May 28, 2018 / 5:09 AM / 21 days ago

India closes Vedanta copper smelter permanently after bloody protest

THOOTHUKUDI, India (Reuters) - An Indian state on Monday ordered the permanent closure of a copper smelter controlled by London-listed Vedanta Resources after 13 people protesting to demand its shutdown on environmental concerns were killed last week.

FILE PHOTO: A general view shows Sterlite Industries Ltd's copper plant, a unit of London-based Vedanta Resources, in Tuticorin, in the southern Indian state of Tamil Nadu April 5, 2013. REUTERS/Stringer/File Photo

“We have taken a decision to permanently shut down the plant and today issued government orders to do the same,” Edappadi K Palaniswami, chief minister of the southern state of Tamil Nadu said in a statement after meeting officials, including from the pollution department.

Residents and environmental activists have long demanded a shutdown of the copper smelter, India’s second-biggest with an annual production of more than 400,000 tonnes, citing air and water pollution. Vedanta denies the accusations of pollution.

The company on Monday called the closure of the plant it has operated for over 22 years an “unfortunate development”.

“We will study the order and decide on the future course of action,” Vedanta told Reuters in a statement.

As news of a government order to shut the plant spread, about 100 locals gathered to witness the sealing of the smelter’s main entrance. Fatima Babu, a long-time campaigner against the plant, arrived at the smelter’s entrance shouting “Thank you authorities”.

“We are finally free, we could have been happier if so many people had not died. This is for all of them,” Muthu Pandi, a driver who had come to see the plant being shut, told Reuters.

The district’s main administrative officer, called the collector, supervised the sealing as the crowd whistled and cheered from behind police barricades placed 50 meters away from the entrance.
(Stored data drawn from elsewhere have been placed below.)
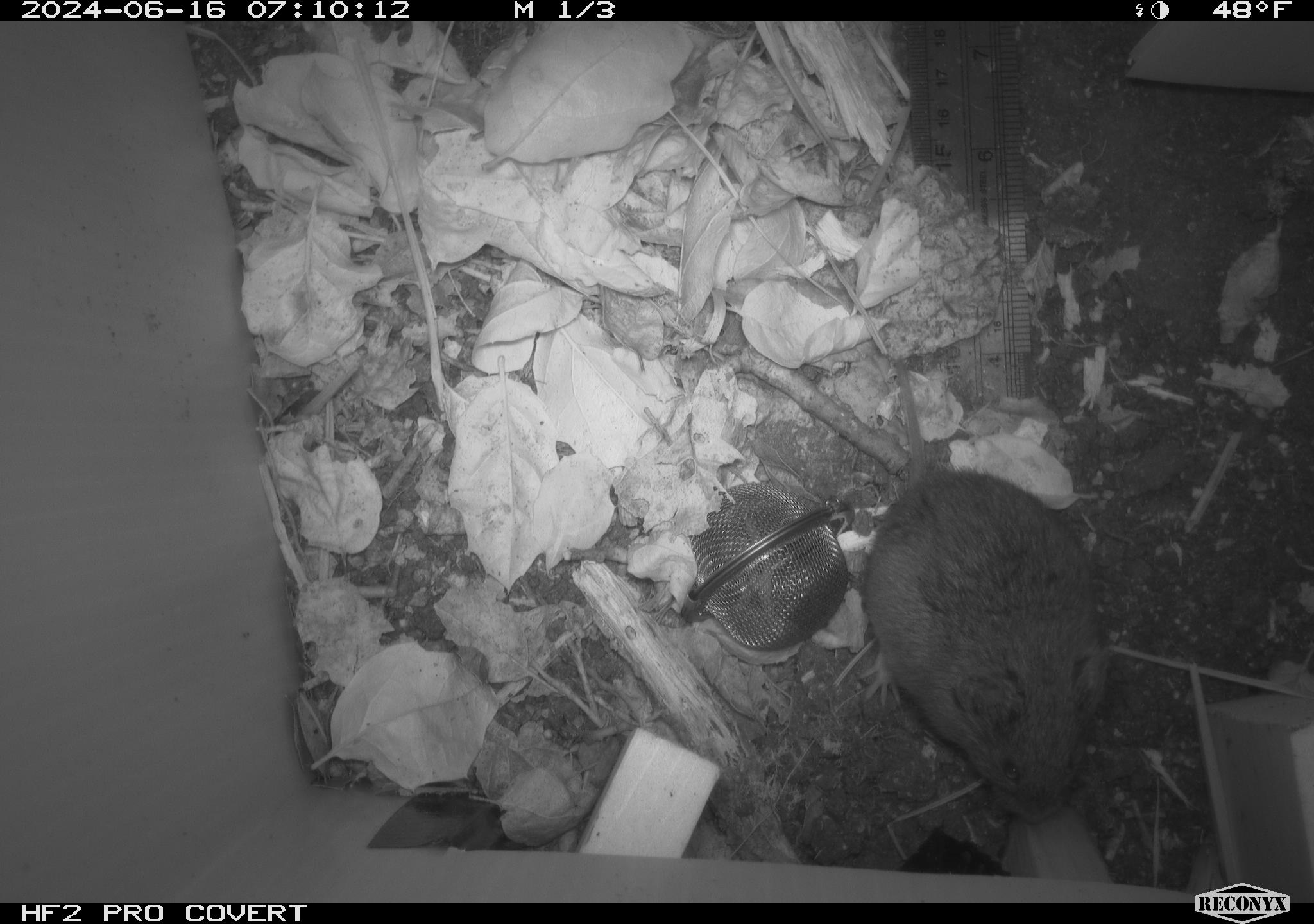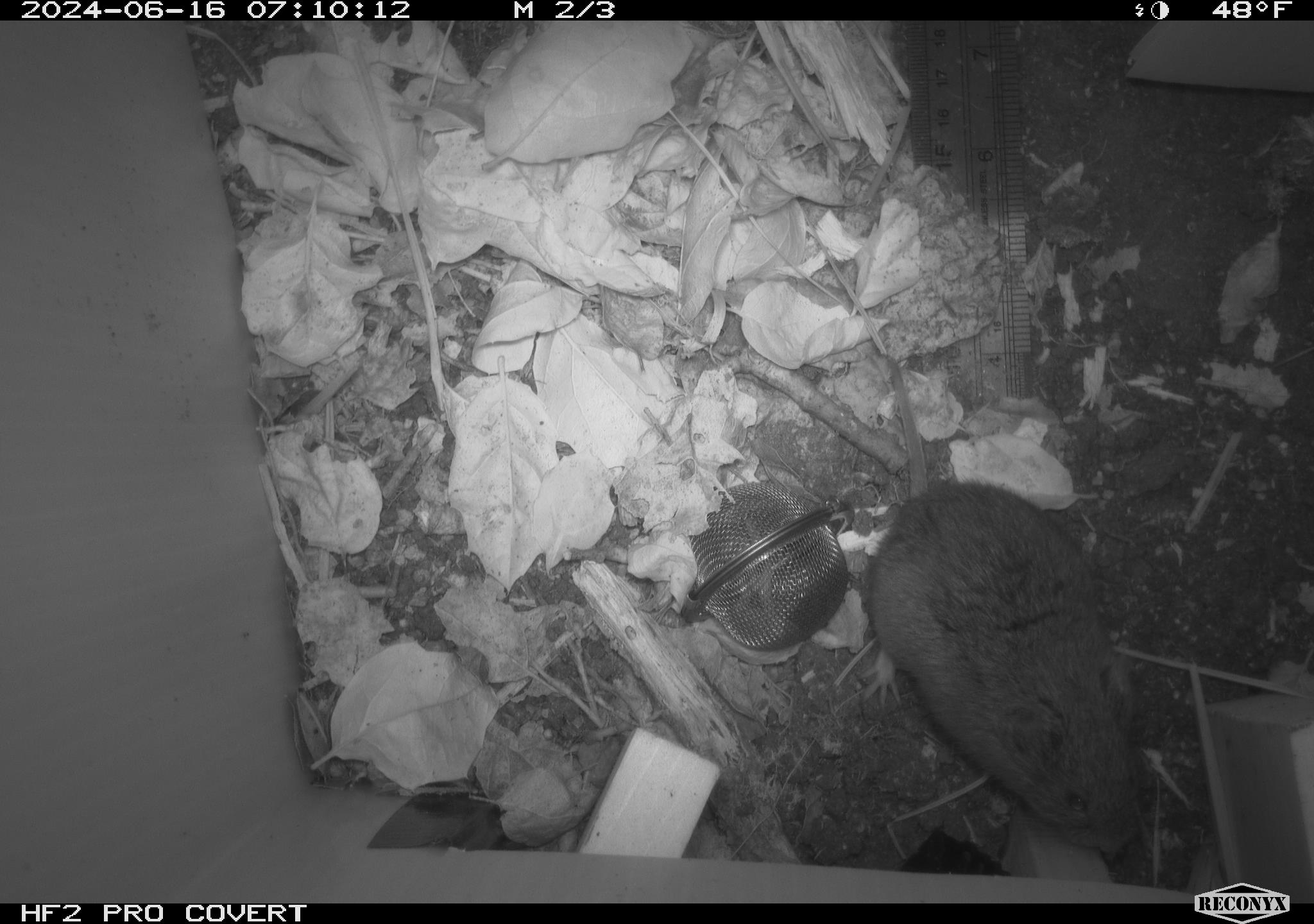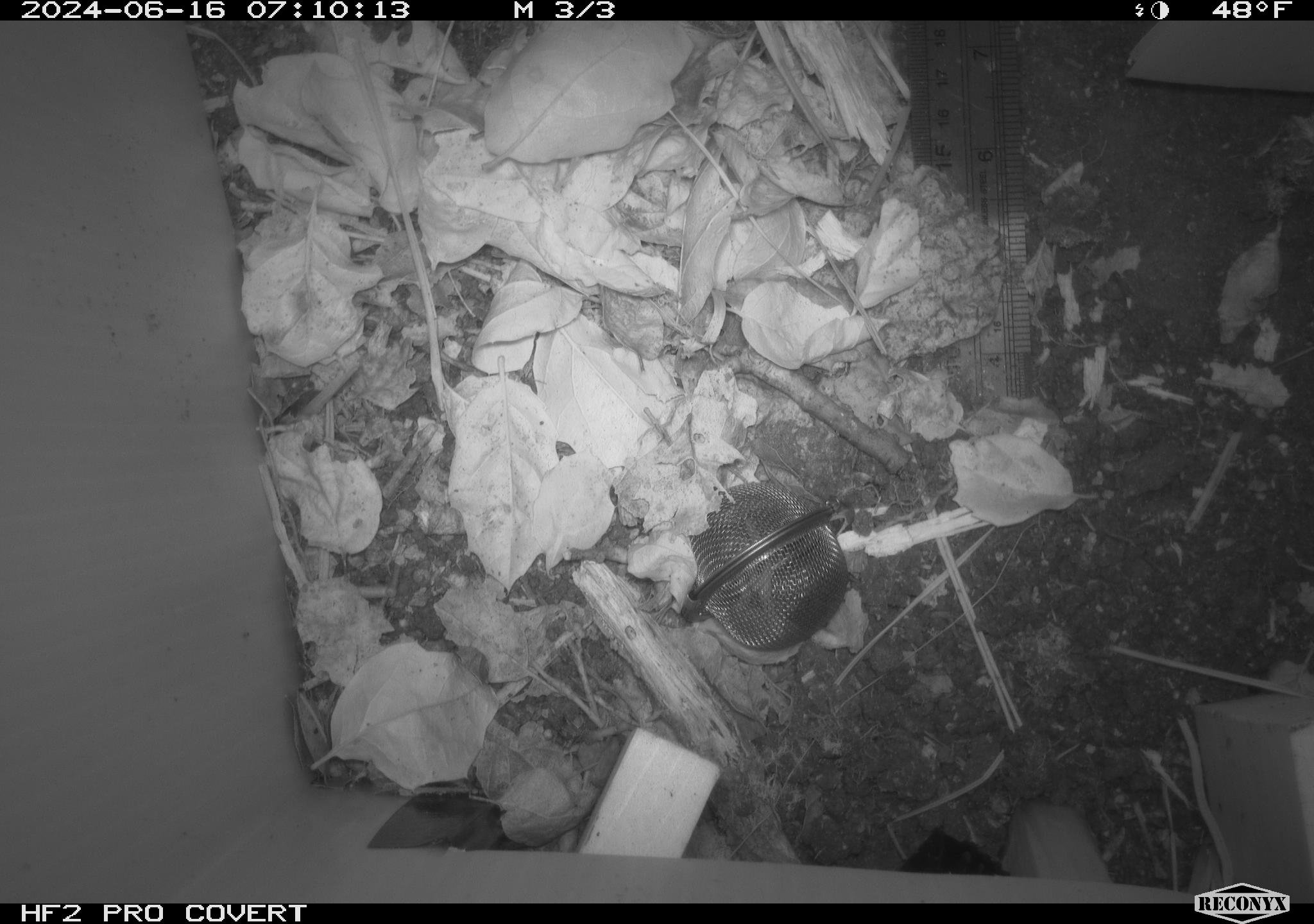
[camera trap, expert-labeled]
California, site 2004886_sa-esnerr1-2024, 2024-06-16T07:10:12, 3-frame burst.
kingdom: Animalia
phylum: Chordata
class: Mammalia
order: Rodentia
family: Cricetidae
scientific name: Cricetidae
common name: hamsters, voles, lemmings, and allies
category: cricetidae family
Cricetidae family (hamsters, voles, lemmings, and allies) (Cricetidae).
They shouted “Long live the collector,” as the collector’s car departed.

In the heart of the city, locals gathered near an electrical appliances showroom to watch the news on TV channels.

The chief of Vedanta’s India copper business, P. Ramnath, told Reuters on Friday the company would legally fight any attempt to close the plant and it aimed to “build our bridges” with the community.

The plant, in the coastal city of Thoothukudi, has been shut since late March for maintenance and pending a renewal of its license, even as residents continued largely peaceful protests demanding it be shut for good.

The opposition escalated on Tuesday when thousands of people marched towards a government office on the 100th day of the protest. Ten people were killed in police firing that day; three more died in subsequent days.

Vedanta says it has already evacuated about 3,500 employees from the plant site due to the tensions.